Table 3 gives the TCO for Optimized IB switches. The number of server IB ports years to be switched (2,375) is the same as in Table 2. The overall total cost of ownership for the switches is $3.40M over three years, and the cost per server year per is $1,431. Compared to optimized IB switches, the cost of traditional IB switches is 37% higher.
- Same initial port requirement (2,375) as traditional IB switching.
- Average cost per port is $1,431 per year.
- OIB requires fewer ports for ISL.
- Most applications are excellent candidates for IOB but some will be better served by traditional approaches.
The financial metrics for the case study are given in Table 3. The Net Present Value (NPV) of applying OIB relative to traditional IB switching infrastructure is $1.12M. The first year investment is $63K, the break-even is 13 months, and the return on investment is very high (>600%) and well above any financial hurdle rate.

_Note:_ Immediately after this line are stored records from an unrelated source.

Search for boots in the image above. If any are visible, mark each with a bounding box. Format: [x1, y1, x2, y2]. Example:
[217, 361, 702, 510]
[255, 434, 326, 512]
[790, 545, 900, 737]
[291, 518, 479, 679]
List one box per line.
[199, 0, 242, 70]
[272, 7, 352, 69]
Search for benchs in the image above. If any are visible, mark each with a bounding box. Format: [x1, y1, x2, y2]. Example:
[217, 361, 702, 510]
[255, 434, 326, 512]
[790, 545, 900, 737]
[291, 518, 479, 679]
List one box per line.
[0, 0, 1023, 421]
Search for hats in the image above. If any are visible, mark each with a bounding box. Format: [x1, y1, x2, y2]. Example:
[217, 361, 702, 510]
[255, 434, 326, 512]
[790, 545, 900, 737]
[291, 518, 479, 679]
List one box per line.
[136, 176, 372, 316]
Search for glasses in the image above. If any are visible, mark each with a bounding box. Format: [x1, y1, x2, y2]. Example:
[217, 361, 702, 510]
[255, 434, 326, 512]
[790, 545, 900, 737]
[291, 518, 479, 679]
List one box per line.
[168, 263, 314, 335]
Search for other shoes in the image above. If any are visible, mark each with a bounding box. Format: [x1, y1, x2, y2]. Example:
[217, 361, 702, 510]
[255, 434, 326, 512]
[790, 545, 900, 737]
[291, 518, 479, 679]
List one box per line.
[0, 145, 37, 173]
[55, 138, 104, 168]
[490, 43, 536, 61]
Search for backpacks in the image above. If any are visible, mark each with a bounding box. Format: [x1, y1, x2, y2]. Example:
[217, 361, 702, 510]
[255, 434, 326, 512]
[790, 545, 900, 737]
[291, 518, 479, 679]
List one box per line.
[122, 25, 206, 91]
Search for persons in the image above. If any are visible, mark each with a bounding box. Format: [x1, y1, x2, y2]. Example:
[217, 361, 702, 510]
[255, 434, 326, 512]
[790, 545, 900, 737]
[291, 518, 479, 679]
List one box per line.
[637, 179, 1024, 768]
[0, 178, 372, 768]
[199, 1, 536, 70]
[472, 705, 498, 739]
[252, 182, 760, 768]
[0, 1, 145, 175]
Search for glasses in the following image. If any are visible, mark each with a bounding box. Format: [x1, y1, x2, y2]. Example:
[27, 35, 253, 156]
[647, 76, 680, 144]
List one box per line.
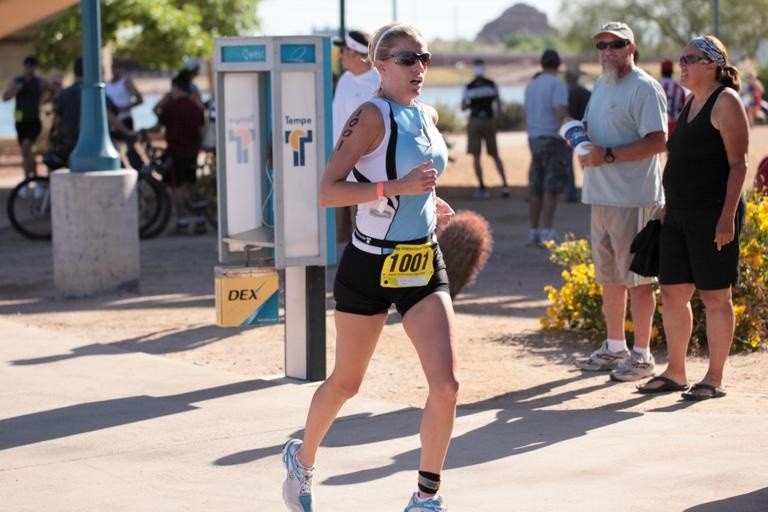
[596, 40, 630, 50]
[378, 51, 433, 66]
[680, 56, 711, 65]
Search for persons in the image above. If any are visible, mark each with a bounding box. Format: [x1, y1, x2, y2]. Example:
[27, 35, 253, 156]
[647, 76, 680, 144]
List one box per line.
[657, 60, 685, 139]
[522, 50, 571, 247]
[636, 33, 749, 400]
[559, 20, 670, 381]
[3, 57, 216, 237]
[461, 60, 510, 198]
[740, 73, 764, 127]
[332, 30, 381, 244]
[559, 67, 591, 204]
[283, 24, 460, 512]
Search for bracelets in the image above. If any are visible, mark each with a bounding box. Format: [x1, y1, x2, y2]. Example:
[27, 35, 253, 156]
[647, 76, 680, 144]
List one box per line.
[376, 182, 385, 202]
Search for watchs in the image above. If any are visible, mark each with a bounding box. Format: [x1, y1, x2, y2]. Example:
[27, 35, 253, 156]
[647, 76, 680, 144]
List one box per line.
[604, 148, 615, 164]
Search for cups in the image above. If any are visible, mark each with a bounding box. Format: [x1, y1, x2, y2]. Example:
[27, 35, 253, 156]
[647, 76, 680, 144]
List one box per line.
[558, 120, 592, 156]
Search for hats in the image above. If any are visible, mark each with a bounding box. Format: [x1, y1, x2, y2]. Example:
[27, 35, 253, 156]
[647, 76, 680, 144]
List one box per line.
[333, 32, 370, 55]
[591, 21, 635, 45]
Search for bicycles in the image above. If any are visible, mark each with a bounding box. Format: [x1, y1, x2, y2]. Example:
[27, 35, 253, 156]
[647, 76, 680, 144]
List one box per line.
[124, 129, 216, 241]
[6, 127, 162, 242]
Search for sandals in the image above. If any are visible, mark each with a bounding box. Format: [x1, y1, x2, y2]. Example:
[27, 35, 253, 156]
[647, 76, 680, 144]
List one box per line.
[681, 383, 726, 401]
[635, 377, 690, 393]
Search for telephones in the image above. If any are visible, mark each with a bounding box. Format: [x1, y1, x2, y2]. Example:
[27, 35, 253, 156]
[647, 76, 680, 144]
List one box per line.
[267, 137, 274, 171]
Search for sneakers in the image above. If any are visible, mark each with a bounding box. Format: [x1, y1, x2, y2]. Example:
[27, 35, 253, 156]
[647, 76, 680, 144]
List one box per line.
[529, 228, 558, 247]
[168, 219, 207, 237]
[404, 493, 446, 512]
[610, 350, 656, 381]
[281, 439, 315, 512]
[575, 339, 631, 370]
[18, 180, 44, 201]
[500, 187, 512, 198]
[473, 189, 489, 200]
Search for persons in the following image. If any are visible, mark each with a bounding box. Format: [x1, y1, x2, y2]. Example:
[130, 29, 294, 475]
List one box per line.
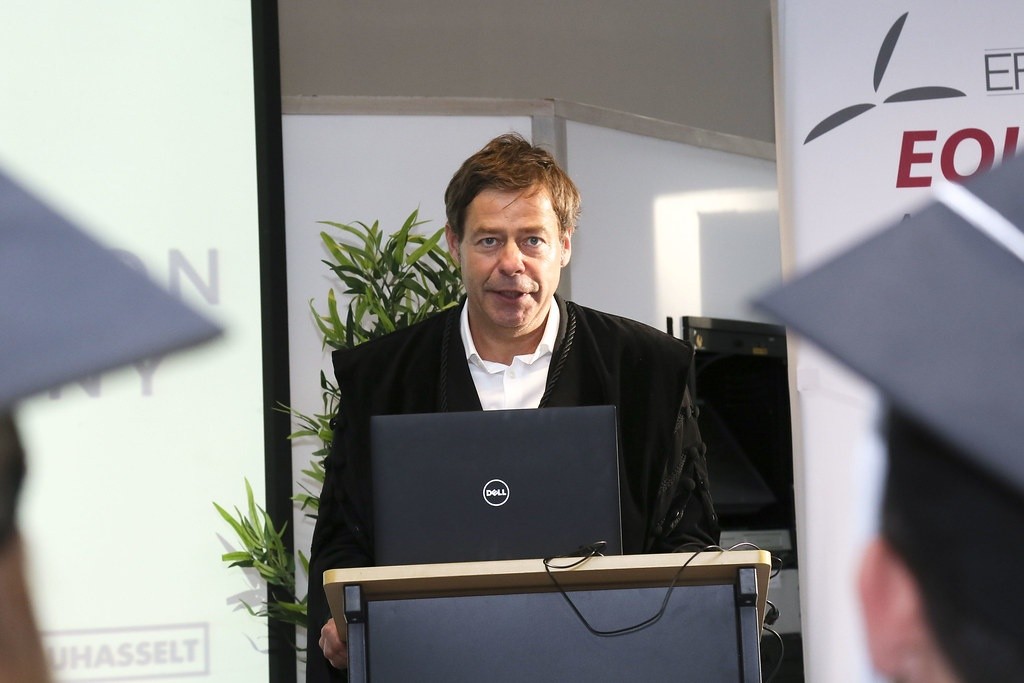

Conclusions and Recommendations
Wikibon believes that Optimized IB switches are a significant improvement relative to traditional InfiniBand switch approaches, and we expect other vendors to follow QLogic’s lead in this area to avoid over-allocating bandwidth to each individual server.
In addition, Wikibon believes that host-based designs with lightweight messaging protocols will replace the traditional HCA-offload design, using the modern multi-core servers as a faster, lower latency and higher throughput way of designing HPC clusters. With increased processing power and scaling requirements in both HPC and non-traditional InfiniBand use cases we expect OIB switches to become a staple of large computer network configurations.
Importantly, our research shows that most supercomputing workloads will work just as effectively on Optimized IB configurations, at a savings of $1,117 per server; money that could be better spent on enhancing other parts of the computing infrastructure. Optimized InfiniBand switches are a more efficient and cost-effective way of connecting large numbers of servers in most environments. Senior IT management and IB Network Managers should include Optimized IB switches as a default in their RFPs. The exception to this rule is workloads that will consistently exceed the bandwidth between edge switches and core switches.
Key Questions: The following six questions should be asked when evaluating InfiniBand fabrics for your specific environment:
- Is the fundamental InfiniBand switching design HCA-offload based or host-based?
- What extensions are provided to the basic InfiniBand fabric?
- What topologies are supported by the IB fabric?
- What management, configuration and debugging tools are available and how well are they regarded by fellow users?
- Do the switch elements allow different configurations between the front-end and back-end ports to maximize utilization of the fabric?
- What is the highest port count and bandwidth on IB switches?
- What is the highest message count that can be achieved?